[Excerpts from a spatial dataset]
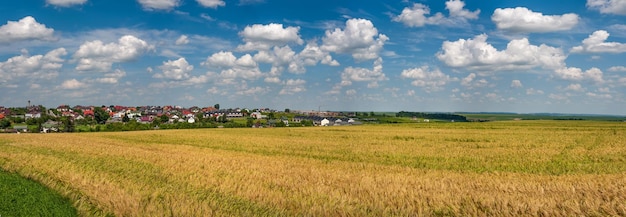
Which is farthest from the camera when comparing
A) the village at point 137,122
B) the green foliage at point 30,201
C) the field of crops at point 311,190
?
the village at point 137,122

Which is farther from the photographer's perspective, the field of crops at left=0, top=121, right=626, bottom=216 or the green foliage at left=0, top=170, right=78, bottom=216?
the green foliage at left=0, top=170, right=78, bottom=216

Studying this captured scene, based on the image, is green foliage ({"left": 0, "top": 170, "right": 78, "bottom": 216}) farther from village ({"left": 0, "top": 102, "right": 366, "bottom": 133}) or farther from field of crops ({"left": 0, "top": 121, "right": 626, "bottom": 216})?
village ({"left": 0, "top": 102, "right": 366, "bottom": 133})

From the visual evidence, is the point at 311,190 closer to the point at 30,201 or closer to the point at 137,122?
the point at 30,201

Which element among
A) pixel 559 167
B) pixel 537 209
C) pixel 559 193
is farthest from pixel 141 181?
pixel 559 167

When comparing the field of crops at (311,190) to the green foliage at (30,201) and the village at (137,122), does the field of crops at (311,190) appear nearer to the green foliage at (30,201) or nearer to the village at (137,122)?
the green foliage at (30,201)

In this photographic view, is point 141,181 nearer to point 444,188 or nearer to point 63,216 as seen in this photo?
point 63,216

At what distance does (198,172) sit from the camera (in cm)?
1397

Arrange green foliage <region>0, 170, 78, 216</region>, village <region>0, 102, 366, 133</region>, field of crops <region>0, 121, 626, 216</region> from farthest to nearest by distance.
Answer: village <region>0, 102, 366, 133</region>
green foliage <region>0, 170, 78, 216</region>
field of crops <region>0, 121, 626, 216</region>

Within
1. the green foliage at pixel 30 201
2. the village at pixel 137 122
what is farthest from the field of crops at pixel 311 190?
the village at pixel 137 122

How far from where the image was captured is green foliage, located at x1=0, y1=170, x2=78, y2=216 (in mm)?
8383

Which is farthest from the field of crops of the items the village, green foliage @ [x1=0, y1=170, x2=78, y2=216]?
the village

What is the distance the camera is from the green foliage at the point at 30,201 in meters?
8.38

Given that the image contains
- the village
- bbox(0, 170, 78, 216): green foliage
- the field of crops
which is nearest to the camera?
the field of crops

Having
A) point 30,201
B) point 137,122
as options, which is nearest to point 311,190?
point 30,201
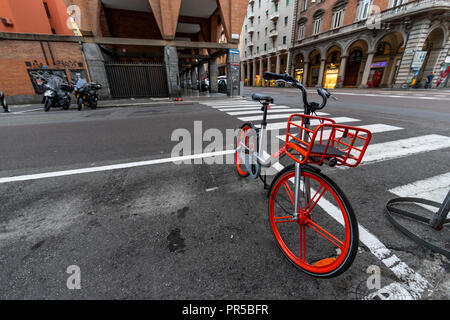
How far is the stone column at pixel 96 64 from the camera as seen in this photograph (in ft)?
45.5

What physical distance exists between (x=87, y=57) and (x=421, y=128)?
19335mm

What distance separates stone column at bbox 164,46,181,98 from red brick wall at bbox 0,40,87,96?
6223mm

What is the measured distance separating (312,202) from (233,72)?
17.4m

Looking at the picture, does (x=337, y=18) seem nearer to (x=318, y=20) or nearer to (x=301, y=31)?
(x=318, y=20)

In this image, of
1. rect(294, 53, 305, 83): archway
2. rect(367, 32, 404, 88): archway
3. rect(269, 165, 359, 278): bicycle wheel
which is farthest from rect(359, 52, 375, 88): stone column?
rect(269, 165, 359, 278): bicycle wheel

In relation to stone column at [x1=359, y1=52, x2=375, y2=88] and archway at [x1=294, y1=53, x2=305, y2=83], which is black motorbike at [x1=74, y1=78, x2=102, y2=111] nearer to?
stone column at [x1=359, y1=52, x2=375, y2=88]

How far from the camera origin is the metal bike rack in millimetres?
1771

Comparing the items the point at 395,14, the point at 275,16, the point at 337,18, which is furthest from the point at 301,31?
the point at 395,14

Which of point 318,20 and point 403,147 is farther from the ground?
point 318,20

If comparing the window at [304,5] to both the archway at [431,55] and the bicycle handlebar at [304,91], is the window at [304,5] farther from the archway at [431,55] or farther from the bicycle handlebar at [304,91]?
the bicycle handlebar at [304,91]

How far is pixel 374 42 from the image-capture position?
25.3 meters

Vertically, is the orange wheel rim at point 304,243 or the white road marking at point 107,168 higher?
the orange wheel rim at point 304,243

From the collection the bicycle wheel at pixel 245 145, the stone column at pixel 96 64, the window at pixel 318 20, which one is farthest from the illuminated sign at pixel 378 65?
the bicycle wheel at pixel 245 145

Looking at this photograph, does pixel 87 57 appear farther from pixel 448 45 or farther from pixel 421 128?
pixel 448 45
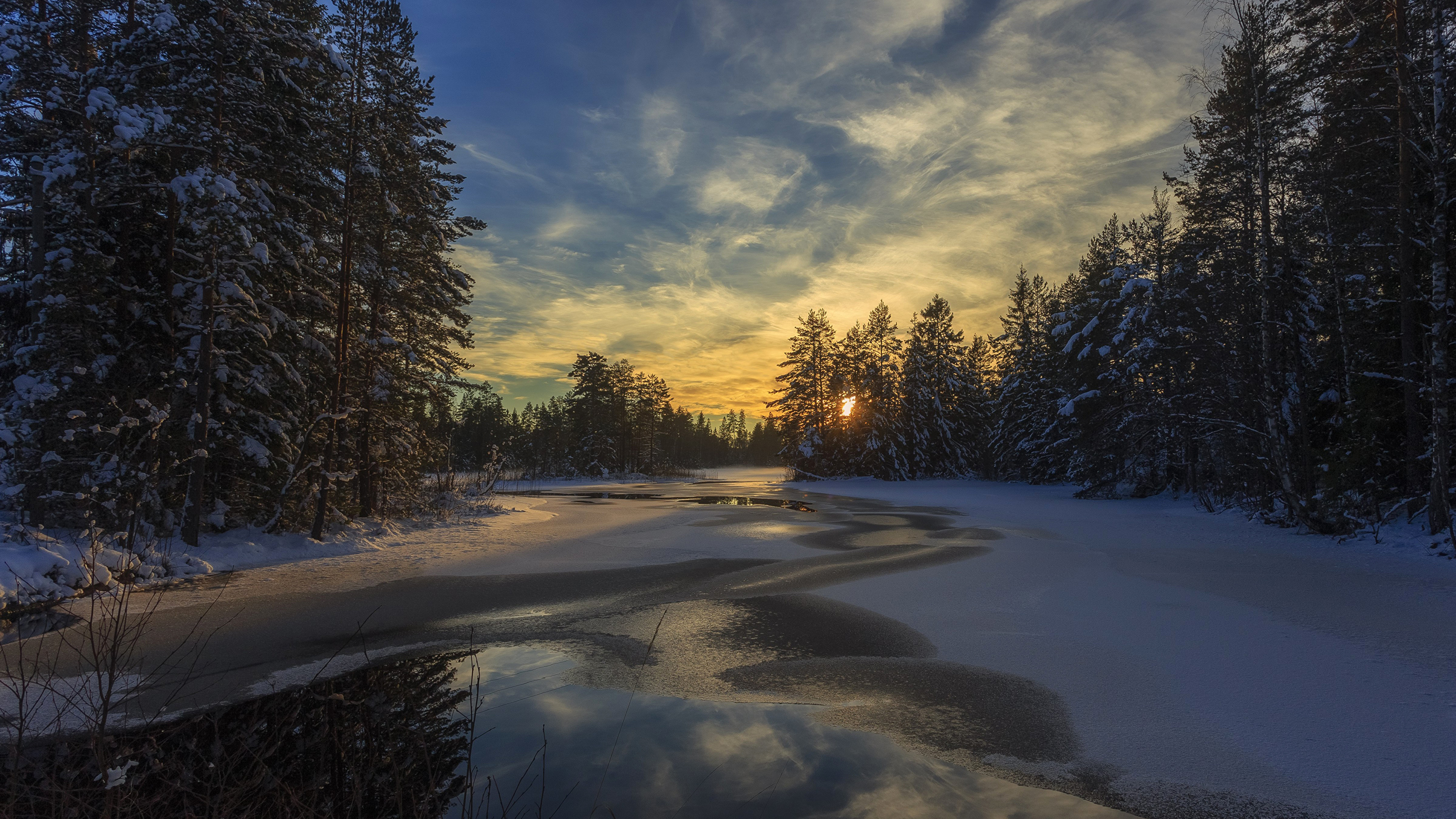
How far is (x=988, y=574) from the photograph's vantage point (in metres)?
10.5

__Challenge__. In the listing above, substitute "viewer" for every occurrence of "camera", keeping everything else unchanged. Leave the pictures out of your answer.

__Full solution__.
Which is farthest from the viewer when comparing
A) the village at point 137,122
B) the green foliage at point 30,201
C) the field of crops at point 311,190
?
the village at point 137,122

Which is farther from the photographer's perspective, the field of crops at left=0, top=121, right=626, bottom=216 or the green foliage at left=0, top=170, right=78, bottom=216?
the green foliage at left=0, top=170, right=78, bottom=216

Studying this captured scene, based on the image, is green foliage ({"left": 0, "top": 170, "right": 78, "bottom": 216}) farther from village ({"left": 0, "top": 102, "right": 366, "bottom": 133}) or farther from field of crops ({"left": 0, "top": 121, "right": 626, "bottom": 216})?
village ({"left": 0, "top": 102, "right": 366, "bottom": 133})

From the visual evidence, is the point at 311,190 closer to the point at 30,201 or closer to the point at 137,122?
the point at 30,201

Which element among
A) pixel 559 167
B) pixel 537 209
C) pixel 559 193
is farthest from pixel 141 181?
pixel 559 167

When comparing the field of crops at (311,190) to the green foliage at (30,201) and the village at (137,122), does the field of crops at (311,190) appear nearer to the green foliage at (30,201) or nearer to the village at (137,122)?
the green foliage at (30,201)

In this photographic view, is point 141,181 nearer to point 444,188 or nearer to point 63,216 as seen in this photo?
point 63,216

At what distance does (198,172) sit from the viewer (in cm)?
1397

Arrange green foliage <region>0, 170, 78, 216</region>, village <region>0, 102, 366, 133</region>, field of crops <region>0, 121, 626, 216</region> from farthest to nearest by distance.
Answer: village <region>0, 102, 366, 133</region>
green foliage <region>0, 170, 78, 216</region>
field of crops <region>0, 121, 626, 216</region>

Within
1. the green foliage at pixel 30 201
2. the village at pixel 137 122
what is farthest from the field of crops at pixel 311 190?
the village at pixel 137 122

How far from where the image was captured is green foliage, located at x1=0, y1=170, x2=78, y2=216 (in mm)?
8383

Which is farthest from the field of crops of the items the village, green foliage @ [x1=0, y1=170, x2=78, y2=216]?
the village

What is the distance the viewer is from the green foliage at the point at 30,201 in meters?
8.38

Given that the image contains
- the village
- bbox(0, 170, 78, 216): green foliage
- the field of crops
which is nearest to the viewer?
the field of crops

Having
A) point 30,201
B) point 137,122
as options, which is nearest to point 311,190?
point 30,201
How far is the stone column at pixel 96 64 from the viewer as seen in this photograph (in ft)?
45.5

What physical distance exists between (x=87, y=57) and (x=421, y=128)?
19335mm

What distance separates stone column at bbox 164,46,181,98 from red brick wall at bbox 0,40,87,96?
6223mm

What is the measured distance separating (312,202) from (233,72)?
17.4m

Looking at the picture, does (x=337, y=18) seem nearer to (x=318, y=20) or nearer to (x=301, y=31)?
(x=318, y=20)

In this image, of
1. rect(294, 53, 305, 83): archway
2. rect(367, 32, 404, 88): archway
3. rect(269, 165, 359, 278): bicycle wheel
which is farthest from rect(359, 52, 375, 88): stone column?
rect(269, 165, 359, 278): bicycle wheel

In relation to stone column at [x1=359, y1=52, x2=375, y2=88] and archway at [x1=294, y1=53, x2=305, y2=83], which is black motorbike at [x1=74, y1=78, x2=102, y2=111] nearer to?
stone column at [x1=359, y1=52, x2=375, y2=88]

How far from the viewer origin is the metal bike rack in millimetres?
1771

Comparing the items the point at 395,14, the point at 275,16, the point at 337,18, which is furthest from the point at 301,31?
the point at 395,14

Which of point 318,20 and point 403,147 is farther from the ground?
point 318,20

If comparing the window at [304,5] to both the archway at [431,55] and the bicycle handlebar at [304,91], is the window at [304,5] farther from the archway at [431,55] or farther from the bicycle handlebar at [304,91]?
the bicycle handlebar at [304,91]

How far is pixel 374 42 from the image-capture position?
25.3 meters

Vertically, is the orange wheel rim at point 304,243 or the white road marking at point 107,168 higher?
the orange wheel rim at point 304,243

From the collection the bicycle wheel at pixel 245 145, the stone column at pixel 96 64, the window at pixel 318 20, which one is farthest from the illuminated sign at pixel 378 65?
the bicycle wheel at pixel 245 145

Looking at this photograph, does pixel 87 57 appear farther from pixel 448 45 or farther from pixel 421 128?
pixel 448 45
How far is (x=988, y=574) from the photograph's vantage point (in metres)?
10.5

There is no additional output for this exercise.